Write out exactly the lines running from the line that includes "What distance from the image-taking" to the end of the data, both ends included, and nothing besides.
─── Given records
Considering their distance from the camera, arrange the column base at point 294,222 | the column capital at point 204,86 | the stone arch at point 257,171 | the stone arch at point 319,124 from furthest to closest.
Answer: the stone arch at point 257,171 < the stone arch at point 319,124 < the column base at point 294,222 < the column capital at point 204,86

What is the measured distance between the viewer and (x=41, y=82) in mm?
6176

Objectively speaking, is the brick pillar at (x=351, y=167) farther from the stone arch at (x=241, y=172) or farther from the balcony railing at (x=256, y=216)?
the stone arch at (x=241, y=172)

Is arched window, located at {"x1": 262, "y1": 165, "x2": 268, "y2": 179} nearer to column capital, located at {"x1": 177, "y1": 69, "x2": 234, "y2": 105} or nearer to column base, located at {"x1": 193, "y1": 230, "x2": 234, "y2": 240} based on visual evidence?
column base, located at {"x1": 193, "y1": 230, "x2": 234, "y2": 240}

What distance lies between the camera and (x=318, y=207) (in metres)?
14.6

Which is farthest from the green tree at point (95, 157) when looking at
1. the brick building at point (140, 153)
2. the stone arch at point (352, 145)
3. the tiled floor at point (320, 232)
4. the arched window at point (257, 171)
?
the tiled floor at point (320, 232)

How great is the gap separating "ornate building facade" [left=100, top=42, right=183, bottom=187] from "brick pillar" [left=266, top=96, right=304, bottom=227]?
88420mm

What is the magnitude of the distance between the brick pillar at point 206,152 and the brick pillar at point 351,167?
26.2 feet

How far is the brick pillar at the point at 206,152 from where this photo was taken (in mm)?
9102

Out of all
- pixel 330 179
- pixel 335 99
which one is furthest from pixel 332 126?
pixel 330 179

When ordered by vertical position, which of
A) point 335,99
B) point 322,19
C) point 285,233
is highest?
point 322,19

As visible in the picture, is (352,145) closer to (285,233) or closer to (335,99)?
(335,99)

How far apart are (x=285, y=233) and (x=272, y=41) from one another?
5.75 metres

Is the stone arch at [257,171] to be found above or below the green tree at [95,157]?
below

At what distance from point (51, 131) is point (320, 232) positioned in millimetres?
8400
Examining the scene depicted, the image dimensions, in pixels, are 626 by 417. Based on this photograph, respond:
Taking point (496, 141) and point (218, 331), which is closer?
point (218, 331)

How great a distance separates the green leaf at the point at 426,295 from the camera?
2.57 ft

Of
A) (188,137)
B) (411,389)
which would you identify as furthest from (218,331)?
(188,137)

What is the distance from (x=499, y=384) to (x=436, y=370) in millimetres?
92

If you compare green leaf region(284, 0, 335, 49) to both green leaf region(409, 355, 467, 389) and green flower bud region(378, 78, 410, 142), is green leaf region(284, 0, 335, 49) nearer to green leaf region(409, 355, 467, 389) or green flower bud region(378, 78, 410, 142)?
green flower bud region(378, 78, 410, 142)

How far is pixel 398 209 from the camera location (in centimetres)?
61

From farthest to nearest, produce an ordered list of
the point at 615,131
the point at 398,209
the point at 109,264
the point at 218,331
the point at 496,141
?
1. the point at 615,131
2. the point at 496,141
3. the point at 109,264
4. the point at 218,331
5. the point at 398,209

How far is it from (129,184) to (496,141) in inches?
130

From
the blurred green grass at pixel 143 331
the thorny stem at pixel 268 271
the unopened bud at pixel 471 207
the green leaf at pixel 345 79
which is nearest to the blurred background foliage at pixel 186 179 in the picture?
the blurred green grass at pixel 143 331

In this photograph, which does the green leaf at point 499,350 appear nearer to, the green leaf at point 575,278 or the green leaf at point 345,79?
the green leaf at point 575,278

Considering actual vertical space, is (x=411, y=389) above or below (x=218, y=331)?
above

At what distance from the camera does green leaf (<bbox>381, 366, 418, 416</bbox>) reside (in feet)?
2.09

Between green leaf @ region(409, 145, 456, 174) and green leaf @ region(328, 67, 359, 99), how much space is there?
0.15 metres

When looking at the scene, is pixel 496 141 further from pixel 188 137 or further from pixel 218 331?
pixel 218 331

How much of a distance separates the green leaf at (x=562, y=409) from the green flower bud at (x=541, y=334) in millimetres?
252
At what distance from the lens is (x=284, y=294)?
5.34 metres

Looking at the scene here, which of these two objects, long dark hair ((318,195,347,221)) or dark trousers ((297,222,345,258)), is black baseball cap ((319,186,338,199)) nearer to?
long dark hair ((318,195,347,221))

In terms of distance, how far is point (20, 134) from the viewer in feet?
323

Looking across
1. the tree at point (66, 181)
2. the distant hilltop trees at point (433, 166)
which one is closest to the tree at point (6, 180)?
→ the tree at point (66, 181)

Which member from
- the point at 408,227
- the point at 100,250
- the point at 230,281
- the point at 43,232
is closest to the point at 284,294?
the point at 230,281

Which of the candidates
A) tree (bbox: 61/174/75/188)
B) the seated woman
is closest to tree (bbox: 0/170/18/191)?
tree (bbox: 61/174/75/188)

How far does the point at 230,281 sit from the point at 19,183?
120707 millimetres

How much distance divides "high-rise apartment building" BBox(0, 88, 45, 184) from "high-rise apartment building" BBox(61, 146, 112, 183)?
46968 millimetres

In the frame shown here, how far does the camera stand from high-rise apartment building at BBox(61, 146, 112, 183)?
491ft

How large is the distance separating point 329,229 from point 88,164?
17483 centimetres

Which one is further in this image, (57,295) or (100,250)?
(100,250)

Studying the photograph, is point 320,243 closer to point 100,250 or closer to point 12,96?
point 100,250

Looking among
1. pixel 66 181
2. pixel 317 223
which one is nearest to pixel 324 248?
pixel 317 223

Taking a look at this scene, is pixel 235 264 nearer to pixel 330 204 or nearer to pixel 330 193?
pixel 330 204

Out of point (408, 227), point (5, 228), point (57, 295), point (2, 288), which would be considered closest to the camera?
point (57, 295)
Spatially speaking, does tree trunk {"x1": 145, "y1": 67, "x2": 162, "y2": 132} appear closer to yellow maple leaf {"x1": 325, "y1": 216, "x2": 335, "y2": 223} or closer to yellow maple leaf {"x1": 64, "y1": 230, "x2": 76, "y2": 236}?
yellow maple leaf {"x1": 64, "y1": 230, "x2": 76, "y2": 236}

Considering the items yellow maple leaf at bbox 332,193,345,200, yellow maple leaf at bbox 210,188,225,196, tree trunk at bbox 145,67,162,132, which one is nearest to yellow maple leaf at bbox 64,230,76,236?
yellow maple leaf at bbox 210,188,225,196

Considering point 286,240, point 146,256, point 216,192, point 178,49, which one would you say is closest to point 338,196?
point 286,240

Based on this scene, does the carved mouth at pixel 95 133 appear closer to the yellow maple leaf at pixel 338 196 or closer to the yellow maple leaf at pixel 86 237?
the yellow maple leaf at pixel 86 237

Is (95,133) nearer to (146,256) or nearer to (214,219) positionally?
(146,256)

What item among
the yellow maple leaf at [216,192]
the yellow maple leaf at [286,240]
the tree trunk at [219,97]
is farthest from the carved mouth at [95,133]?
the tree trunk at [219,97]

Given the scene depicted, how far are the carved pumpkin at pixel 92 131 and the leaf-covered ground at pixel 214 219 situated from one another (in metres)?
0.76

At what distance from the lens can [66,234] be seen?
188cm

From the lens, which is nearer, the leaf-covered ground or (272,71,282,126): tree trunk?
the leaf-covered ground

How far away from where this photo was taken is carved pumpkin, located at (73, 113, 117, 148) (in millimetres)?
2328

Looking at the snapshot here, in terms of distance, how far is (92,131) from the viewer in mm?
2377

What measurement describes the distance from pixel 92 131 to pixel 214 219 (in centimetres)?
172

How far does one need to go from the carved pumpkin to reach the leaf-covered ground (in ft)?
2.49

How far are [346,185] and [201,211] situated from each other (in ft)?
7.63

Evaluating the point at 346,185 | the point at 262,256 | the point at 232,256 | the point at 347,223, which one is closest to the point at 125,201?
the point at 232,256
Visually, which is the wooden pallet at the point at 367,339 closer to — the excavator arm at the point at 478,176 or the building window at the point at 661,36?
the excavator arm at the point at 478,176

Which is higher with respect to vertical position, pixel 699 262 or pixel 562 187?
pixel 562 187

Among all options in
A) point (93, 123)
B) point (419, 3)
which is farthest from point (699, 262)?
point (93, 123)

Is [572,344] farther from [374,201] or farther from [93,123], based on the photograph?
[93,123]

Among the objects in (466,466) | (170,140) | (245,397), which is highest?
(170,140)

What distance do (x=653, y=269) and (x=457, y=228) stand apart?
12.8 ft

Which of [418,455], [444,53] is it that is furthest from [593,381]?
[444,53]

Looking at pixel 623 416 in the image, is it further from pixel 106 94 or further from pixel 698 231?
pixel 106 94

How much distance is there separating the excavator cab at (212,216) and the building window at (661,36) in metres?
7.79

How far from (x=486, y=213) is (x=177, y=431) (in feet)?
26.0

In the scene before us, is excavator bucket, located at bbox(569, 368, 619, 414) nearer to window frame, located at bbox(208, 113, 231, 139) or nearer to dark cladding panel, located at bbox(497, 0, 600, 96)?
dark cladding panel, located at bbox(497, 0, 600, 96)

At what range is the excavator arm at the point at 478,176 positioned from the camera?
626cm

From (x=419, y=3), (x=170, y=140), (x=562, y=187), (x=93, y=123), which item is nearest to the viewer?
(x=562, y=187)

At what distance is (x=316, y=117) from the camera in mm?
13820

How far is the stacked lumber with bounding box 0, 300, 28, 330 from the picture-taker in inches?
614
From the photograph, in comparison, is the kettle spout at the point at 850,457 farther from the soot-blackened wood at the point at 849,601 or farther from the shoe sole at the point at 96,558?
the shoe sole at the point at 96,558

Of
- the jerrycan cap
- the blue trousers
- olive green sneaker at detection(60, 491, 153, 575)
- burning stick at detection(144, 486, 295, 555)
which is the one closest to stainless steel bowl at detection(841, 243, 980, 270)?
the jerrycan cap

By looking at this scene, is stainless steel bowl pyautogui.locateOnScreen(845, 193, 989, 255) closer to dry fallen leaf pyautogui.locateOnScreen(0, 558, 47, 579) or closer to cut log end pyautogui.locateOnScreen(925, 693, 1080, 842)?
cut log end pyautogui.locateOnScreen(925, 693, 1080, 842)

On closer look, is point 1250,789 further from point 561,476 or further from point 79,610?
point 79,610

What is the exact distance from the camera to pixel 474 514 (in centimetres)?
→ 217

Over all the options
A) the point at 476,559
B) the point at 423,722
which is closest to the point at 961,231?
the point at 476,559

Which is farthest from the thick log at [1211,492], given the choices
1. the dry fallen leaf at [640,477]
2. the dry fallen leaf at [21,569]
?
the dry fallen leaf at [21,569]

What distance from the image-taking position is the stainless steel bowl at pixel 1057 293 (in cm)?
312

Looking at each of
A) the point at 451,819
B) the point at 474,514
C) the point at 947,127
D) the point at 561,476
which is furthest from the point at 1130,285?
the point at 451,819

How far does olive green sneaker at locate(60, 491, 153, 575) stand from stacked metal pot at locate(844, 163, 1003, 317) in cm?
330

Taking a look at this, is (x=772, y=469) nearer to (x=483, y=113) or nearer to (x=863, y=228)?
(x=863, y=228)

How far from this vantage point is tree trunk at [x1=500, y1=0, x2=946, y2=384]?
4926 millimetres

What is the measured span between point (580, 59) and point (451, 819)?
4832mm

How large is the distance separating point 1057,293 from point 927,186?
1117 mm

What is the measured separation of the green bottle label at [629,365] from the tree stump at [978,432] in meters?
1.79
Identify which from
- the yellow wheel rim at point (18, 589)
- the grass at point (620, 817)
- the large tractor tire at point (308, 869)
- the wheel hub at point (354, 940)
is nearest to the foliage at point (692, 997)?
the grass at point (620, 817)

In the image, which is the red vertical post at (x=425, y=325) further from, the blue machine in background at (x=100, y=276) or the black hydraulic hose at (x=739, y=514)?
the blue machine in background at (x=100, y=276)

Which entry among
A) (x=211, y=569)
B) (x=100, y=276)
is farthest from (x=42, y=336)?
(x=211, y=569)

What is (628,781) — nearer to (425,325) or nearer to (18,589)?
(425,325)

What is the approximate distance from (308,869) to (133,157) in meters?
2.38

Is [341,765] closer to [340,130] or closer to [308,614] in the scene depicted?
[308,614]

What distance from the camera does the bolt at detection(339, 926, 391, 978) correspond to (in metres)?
──────
■ **Solved exercise**:
What distance from the image-taking position is the stainless steel bowl at pixel 1057 293 (in cm)?
312

Looking at each of
A) the point at 451,819
B) the point at 474,514
C) the point at 947,127
D) the point at 561,476
which is furthest from the point at 1130,285?
the point at 451,819

How far does olive green sneaker at locate(60, 491, 153, 575) stand from stacked metal pot at locate(844, 163, 1003, 317) in cm?
330

Taking a look at this, is (x=772, y=469) nearer to (x=483, y=113) or nearer to (x=863, y=228)?
(x=863, y=228)

How far from this vantage point is tree trunk at [x1=500, y1=0, x2=946, y2=384]?
4926 millimetres

What is the measured span between point (580, 59) and point (451, 819)?
4832mm

How large is the distance separating point 1057,293 from point 927,186?
1117 mm

What is the measured separation of the green bottle label at [629,365] from the tree stump at [978,432] in meters?
1.79
Identify which from
- the yellow wheel rim at point (18, 589)
- the grass at point (620, 817)
- the large tractor tire at point (308, 869)
- the wheel hub at point (354, 940)
is nearest to the foliage at point (692, 997)?
the grass at point (620, 817)

In the image, which is the red vertical post at (x=425, y=325) further from, the blue machine in background at (x=100, y=276) or the black hydraulic hose at (x=739, y=514)?
the blue machine in background at (x=100, y=276)

Which entry among
A) (x=211, y=569)
B) (x=100, y=276)
is farthest from (x=42, y=336)?
(x=211, y=569)

What is (628,781) — nearer to (425,325) or nearer to (18,589)?
(425,325)

What is the approximate distance from (308,869) to (133,157) in meters?
2.38

Is [341,765] closer to [340,130] or closer to [308,614] in the scene depicted?
[308,614]

What distance from the camera does the bolt at detection(339, 926, 391, 978) correspond to (in metres)?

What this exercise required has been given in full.